→ **EXTRACT TO READ**
A1. The poster boy (or girl?) for this is the planet Venus.
A few agreed facts:
- if you look at it through a visible-light-telescope, you can see that the surface is white (clouds made of H2SO4*, although we don't know that yet), with an albedo 0.75. If you are Isaac Newton, you can also work out its distance from the Sun, its size and its mass (and hence acceleration due to gravity).
- the 'effective temperature' can then be calculated as ~ 230 K (this calculation is really tricky, but let's accept the result as correct).
- with infra-red-telescopes and actual space probes, we have since measured the actual temperature at the hard surface at 735 K, and know that the atmosphere is 95% CO2. There are about one thousand tonnes of CO2 per m2 surface (as opposed to about 6 kg per m2 on Earth).
- therefore, the Greenhouse Effect on Venus ≈ 500 K (on Earth, the same calculation suggests ~ 33 K).
So far so good, no problems there. You know the 'effective temperature'; how high the visible clouds are (50 km - 80 km. let's take the mid-point to be the 'effective surface' = 65 km); what the main gas in the thick atmosphere is and its specific heat capacity etc. You can then work out likely lapse rate (8.87 m/s2 ÷ 1,126 J/K/kg** = 7.8 K/km) and estimate the likely surface temperature by simply adding lapse rate x altitude (~ 7.8 K/km x ~ 65 km ≈ 500 K) to temperature of 'effective surface' (~ 230 K) ≈ 730 K. Bingo!

→ **GIVEN INSTRUCTION 1**
Recast the part of the listing below that opens with the line containing "What is the extent" and runs through the end of the listing as a Markdown table with columns Row and Line. Number the rows and leave out blank lines.

→ **RAW RECORDS**
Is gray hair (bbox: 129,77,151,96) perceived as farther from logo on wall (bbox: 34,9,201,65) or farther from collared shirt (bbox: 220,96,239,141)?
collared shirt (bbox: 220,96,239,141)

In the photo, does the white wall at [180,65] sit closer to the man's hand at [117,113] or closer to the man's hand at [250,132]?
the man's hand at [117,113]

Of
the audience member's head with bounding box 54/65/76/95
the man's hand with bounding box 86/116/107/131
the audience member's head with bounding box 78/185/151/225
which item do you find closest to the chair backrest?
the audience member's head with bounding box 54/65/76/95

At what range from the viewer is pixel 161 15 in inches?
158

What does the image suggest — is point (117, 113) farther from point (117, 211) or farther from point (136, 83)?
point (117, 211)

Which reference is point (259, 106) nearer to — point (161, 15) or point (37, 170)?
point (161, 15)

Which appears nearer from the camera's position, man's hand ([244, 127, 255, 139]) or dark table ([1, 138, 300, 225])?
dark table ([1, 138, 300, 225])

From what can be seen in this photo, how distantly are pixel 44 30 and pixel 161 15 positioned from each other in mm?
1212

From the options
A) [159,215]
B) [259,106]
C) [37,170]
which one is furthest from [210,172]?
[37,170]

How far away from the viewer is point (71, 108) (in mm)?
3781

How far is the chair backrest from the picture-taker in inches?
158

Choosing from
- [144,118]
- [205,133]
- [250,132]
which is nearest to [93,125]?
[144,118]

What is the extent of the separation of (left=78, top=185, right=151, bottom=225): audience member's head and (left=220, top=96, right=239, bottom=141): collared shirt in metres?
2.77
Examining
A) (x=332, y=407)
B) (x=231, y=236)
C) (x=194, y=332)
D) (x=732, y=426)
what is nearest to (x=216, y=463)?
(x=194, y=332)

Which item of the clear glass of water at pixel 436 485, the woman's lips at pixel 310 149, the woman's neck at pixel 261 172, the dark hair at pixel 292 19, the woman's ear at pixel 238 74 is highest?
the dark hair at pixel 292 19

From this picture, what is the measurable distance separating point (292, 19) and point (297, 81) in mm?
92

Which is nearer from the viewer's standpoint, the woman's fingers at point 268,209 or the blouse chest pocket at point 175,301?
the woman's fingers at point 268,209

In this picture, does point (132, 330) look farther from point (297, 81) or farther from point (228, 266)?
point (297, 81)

→ **GIVEN INSTRUCTION 2**
Print, word for word, the part of the Venus passage that opens with the words containing "- the 'effective" and closes with "m2 on Earth).".

→ **COMPLETE ANSWER 1**
| Row | Line |
|---|---|
| 1 | What is the extent of the separation of (left=78, top=185, right=151, bottom=225): audience member's head and (left=220, top=96, right=239, bottom=141): collared shirt in metres? |
| 2 | 2.77 |
| 3 | Examining |
| 4 | A) (x=332, y=407) |
| 5 | B) (x=231, y=236) |
| 6 | C) (x=194, y=332) |
| 7 | D) (x=732, y=426) |
| 8 | what is nearest to (x=216, y=463)? |
| 9 | (x=194, y=332) |
| 10 | Which item of the clear glass of water at pixel 436 485, the woman's lips at pixel 310 149, the woman's neck at pixel 261 172, the dark hair at pixel 292 19, the woman's ear at pixel 238 74 is highest? |
| 11 | the dark hair at pixel 292 19 |
| 12 | From this picture, what is the measurable distance separating point (292, 19) and point (297, 81) in mm? |
| 13 | 92 |
| 14 | Which is nearer from the viewer's standpoint, the woman's fingers at point 268,209 or the blouse chest pocket at point 175,301? |
| 15 | the woman's fingers at point 268,209 |
| 16 | In this picture, does point (132, 330) look farther from point (297, 81) or farther from point (228, 266)? |
| 17 | point (297, 81) |

→ **COMPLETE ANSWER 2**
- the 'effective temperature' can then be calculated as ~ 230 K (this calculation is really tricky, but let's accept the result as correct).
- with infra-red-telescopes and actual space probes, we have since measured the actual temperature at the hard surface at 735 K, and know that the atmosphere is 95% CO2. There are about one thousand tonnes of CO2 per m2 surface (as opposed to about 6 kg per m2 on Earth).